Could you point to some articles which talks about using threaded parallel indexing to create faster indexes. I am trying to index around 2 million records it takes around 10+hrs. The initial 100K-200K is fast then it slows down very much.

Thanks.

Ayende Rahien
06/24/2009 05:48 AM by
Ayende Rahien

Gokul,

Ping me on email so we can discuss this more easily, I would need to see the code for doing the indexes.

atma
06/25/2009 10:12 AM by
atma

i'm wondering what is the recommended way of indexing a large quantity of existing data, so i' would be interested in this email thread :)

The examples most found on the net regarding Lucene.net integration with Nhibernate.Search deal mainly with automatic event wiring and inserting new data in the db, but i've yet to find an example for the other problem.

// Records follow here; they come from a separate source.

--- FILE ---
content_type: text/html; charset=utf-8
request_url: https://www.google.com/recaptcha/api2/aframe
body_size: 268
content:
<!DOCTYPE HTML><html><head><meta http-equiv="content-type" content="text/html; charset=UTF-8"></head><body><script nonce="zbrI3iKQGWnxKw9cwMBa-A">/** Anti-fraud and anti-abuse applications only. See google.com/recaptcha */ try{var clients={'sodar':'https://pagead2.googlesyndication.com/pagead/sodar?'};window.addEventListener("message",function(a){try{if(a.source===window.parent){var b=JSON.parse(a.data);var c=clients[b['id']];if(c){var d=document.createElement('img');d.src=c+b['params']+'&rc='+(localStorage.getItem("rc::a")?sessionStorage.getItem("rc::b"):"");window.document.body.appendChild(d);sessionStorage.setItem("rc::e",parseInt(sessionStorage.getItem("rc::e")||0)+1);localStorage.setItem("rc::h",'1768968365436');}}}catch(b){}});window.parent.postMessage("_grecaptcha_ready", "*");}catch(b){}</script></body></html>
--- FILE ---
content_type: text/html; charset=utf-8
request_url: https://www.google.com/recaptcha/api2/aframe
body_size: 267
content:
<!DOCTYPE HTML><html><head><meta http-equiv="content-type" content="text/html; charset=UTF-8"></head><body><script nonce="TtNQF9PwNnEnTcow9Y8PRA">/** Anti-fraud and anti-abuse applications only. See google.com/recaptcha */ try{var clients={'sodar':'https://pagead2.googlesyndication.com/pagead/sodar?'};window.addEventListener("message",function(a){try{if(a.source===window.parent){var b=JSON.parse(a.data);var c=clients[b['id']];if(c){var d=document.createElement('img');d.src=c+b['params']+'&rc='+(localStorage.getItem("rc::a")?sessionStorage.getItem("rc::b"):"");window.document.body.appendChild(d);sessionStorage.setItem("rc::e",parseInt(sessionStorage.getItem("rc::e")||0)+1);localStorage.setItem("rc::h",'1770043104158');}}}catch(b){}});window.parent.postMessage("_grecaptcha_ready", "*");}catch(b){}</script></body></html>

I haven't done a benchmark for IFullTextSession.Index yet, but i think this will be the simpler way of working in my case:

  • Page 1024 items

  • Index them

  • repeat t'il done

But i'm waiting for any other advice :)

Ayende Rahien
06/25/2009 10:30 AM by
Ayende Rahien

atma,

Yep, that is the way to go

Comments have been closed on this topic.